# I made a Boob Cube (1x1x2) from LEGO



## PetrusQuber (Jan 12, 2020)

So yeah, the title says it all . I got the piece which swivels round, then attached blocks to both ends, and voila, mechanism done. Then I got some paper, painted it, and stuck it on for stickers. I’m planning to make it magnetic with the spare magnets from my GTS2M .


----------



## Parity Nightmare (Jan 12, 2020)

LOL!!!!!!!!!!!!!!!


----------



## PetrusQuber (Jan 12, 2020)

Anybody know why...the odd name?


----------



## Parity Nightmare (Jan 12, 2020)

IDK
it is weird tho.....


----------



## Tabe (Jan 12, 2020)

PetrusQuber said:


> Anybody know why...the odd name?


"Boob" is another word for idiot. It's a reference to the cube being so easy to solve and it rhymes.


----------



## PetrusQuber (Jan 12, 2020)

Tabe said:


> "Boob" is another word for idiot. It's a reference to the cube being so easy to solve and it rhymes.

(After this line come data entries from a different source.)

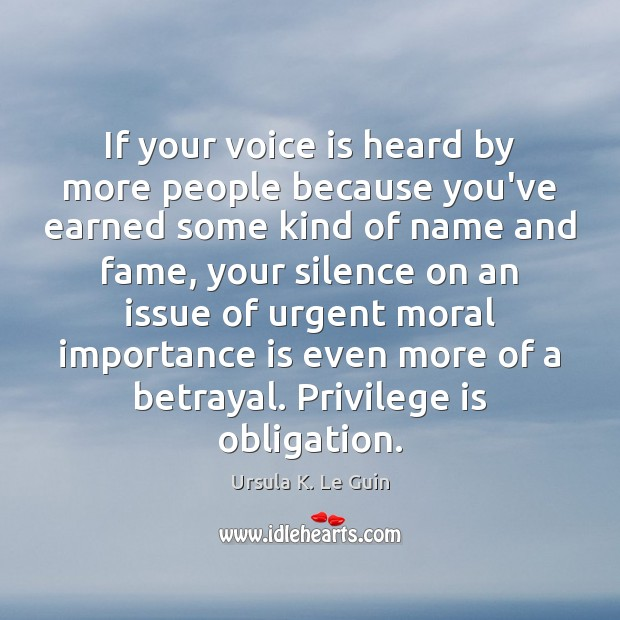 If your voice is heard by more people because you've earned some Image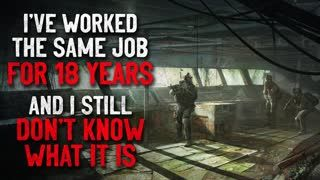 """""""I've worked the same job for 18 years and I still don't know what it is"""" Creepypasta"""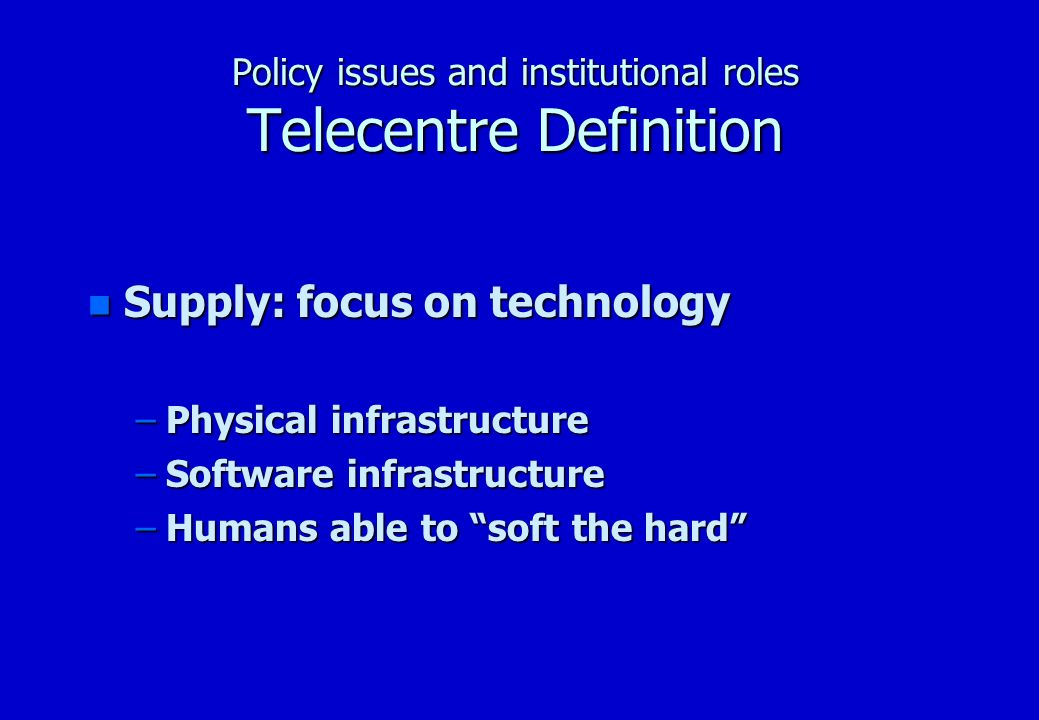 Policy issues and institutional roles Telecentre Definition n Demand: focus on people, community & services –social demand (need vs.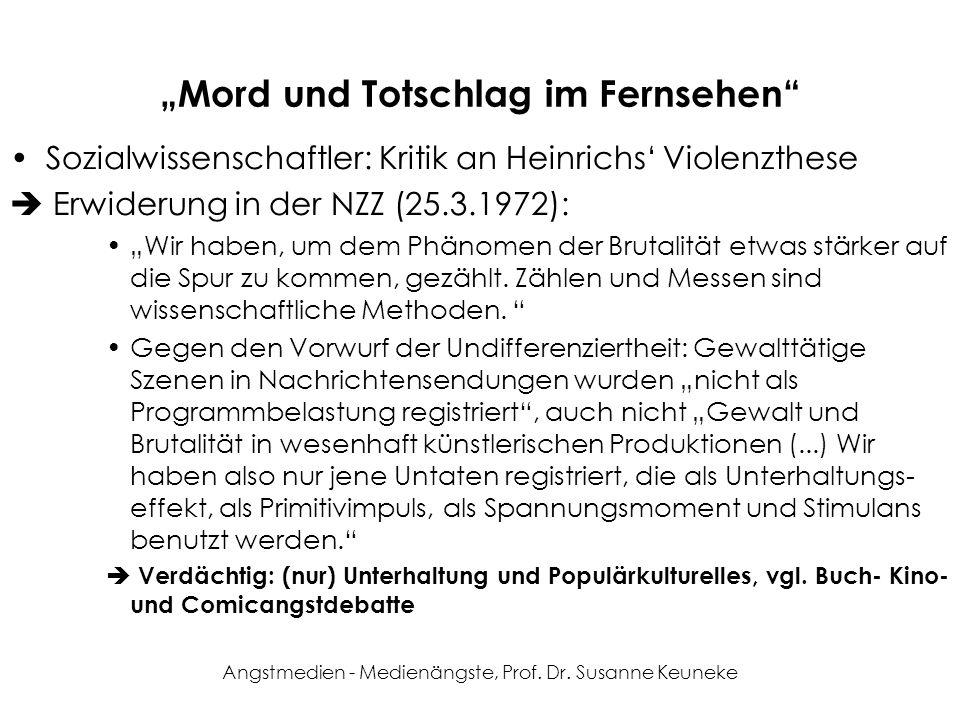 Angstmedien - Medienängste, Prof. Dr. Susanne Keuneke Mord und Totschlag im Fernsehen Sozialwissenschaftler: Kritik an Heinrichs Violenzthese Erwideru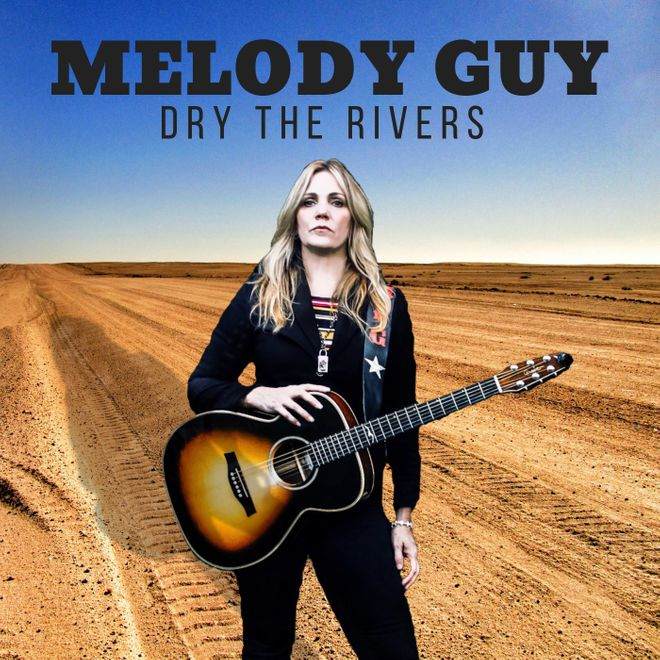 Melody Guy – Dry The Rivers – MFG Records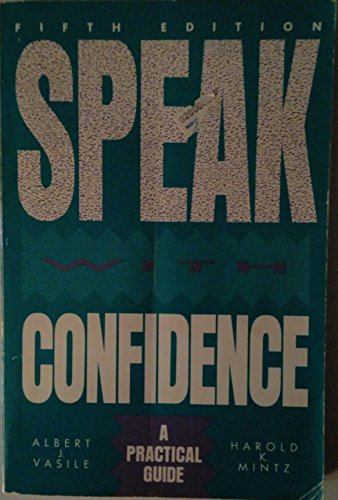 9780673382221: Speak with Confidence: A Practical Guide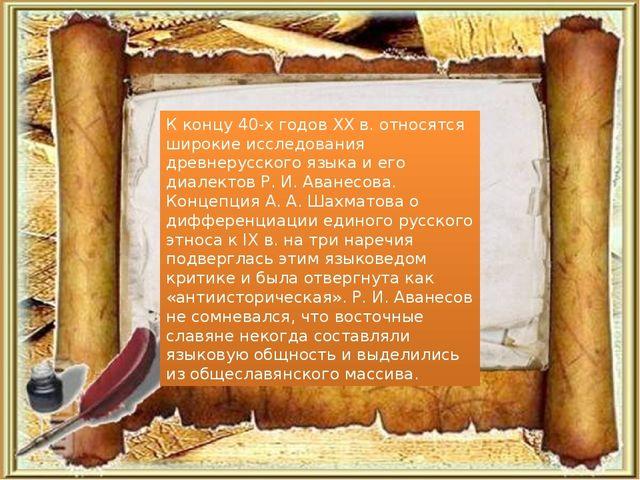 К концу 40-х годов XX в. относятся широкие исследования древнерусского языка...
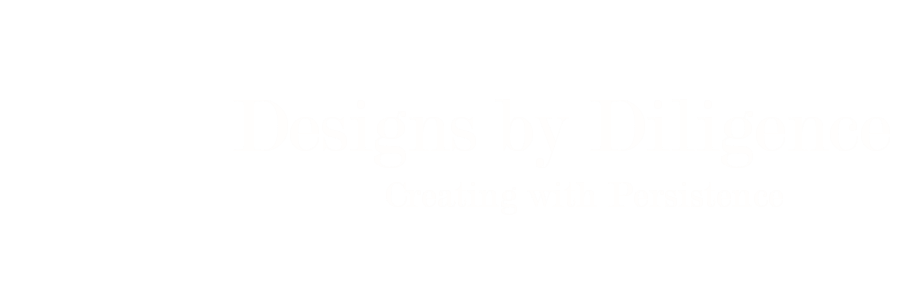 Designs by Diligence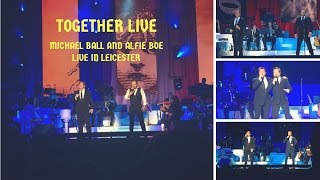 Michael Ball and Alfie Boe Together Live in Leicester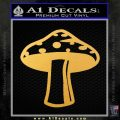 Mushroom Shroom Decal Sticker Gold Vinyl 120x120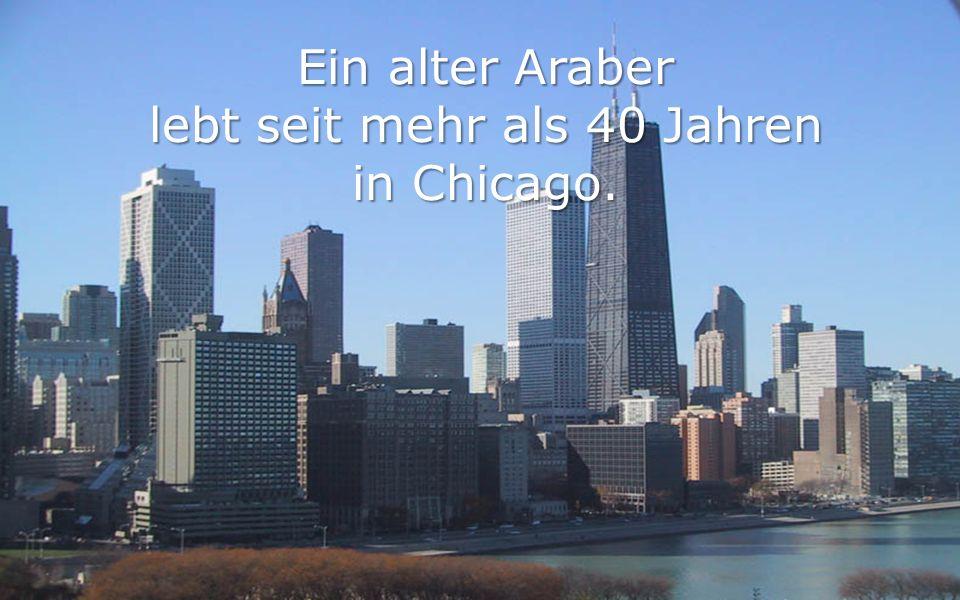 Ein alter Araber lebt seit mehr als 40 Jahren in Chicago.
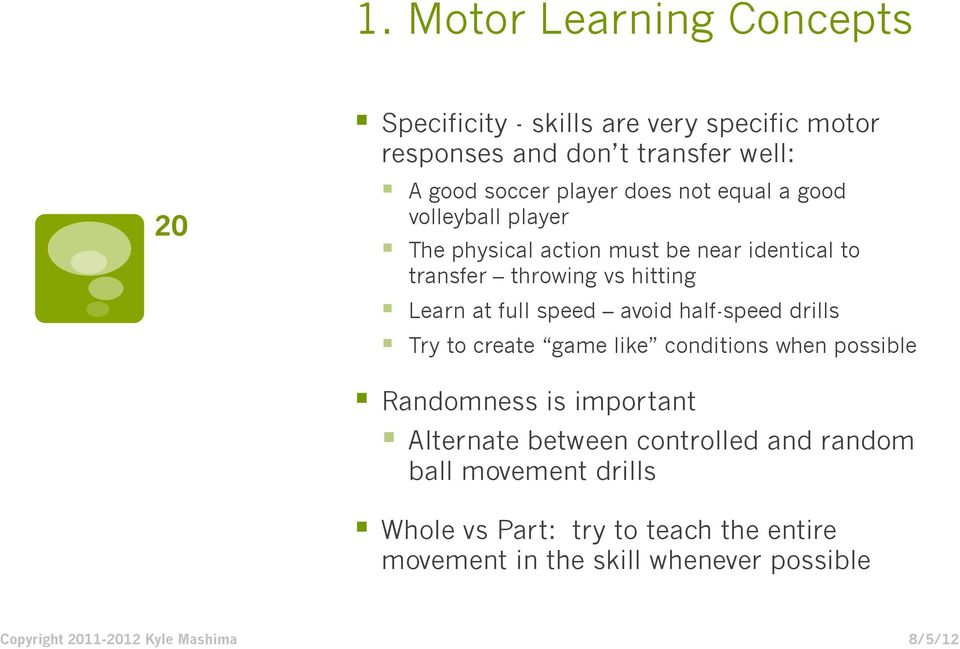 Learn at full speed avoid half-speed drills Try to create game like conditions when possible Randomness is important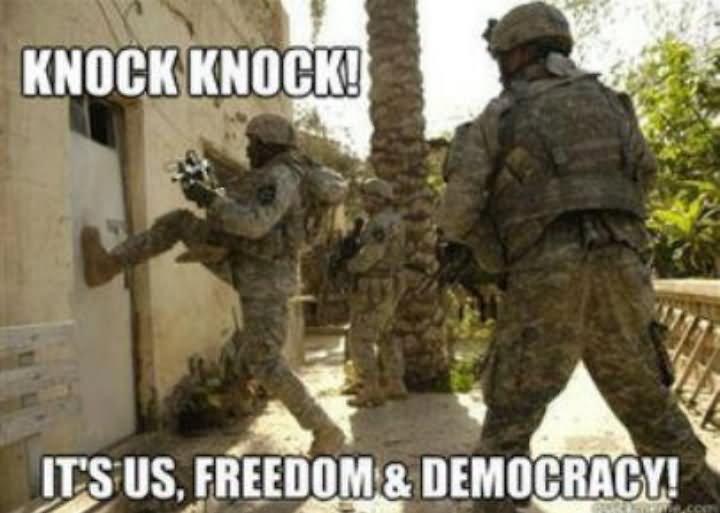 War Meme Knock it's us freedom democracy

It’s harder than you think.........
By the way, I just magnetised it, and my +2 rate has gone up


----------



## ProStar (Jan 12, 2020)

PetrusQuber said:


> It’s harder than you think.........
> By the way, I just magnetised it, and my +2 rate has gone up



you mean down


----------



## Hssandwich (Jan 12, 2020)

That reminds me that I gave your brother a very poorly made Lego 1x1x1 many years ago!


----------



## PetrusQuber (Jan 12, 2020)

ProStar said:


> you mean down


Nah, I made it so it repelled the solved state 


Hssandwich said:


> That reminds me that I gave your brother a very poorly made Lego 1x1x1 many years ago!


Yeah, I found it while looking to see if I could find the remains of a 4x4 in boxes! I turned it into a stickerless cube, and put sellotape over it as a makeshift PVC coating.
It’s still on his shelf...


----------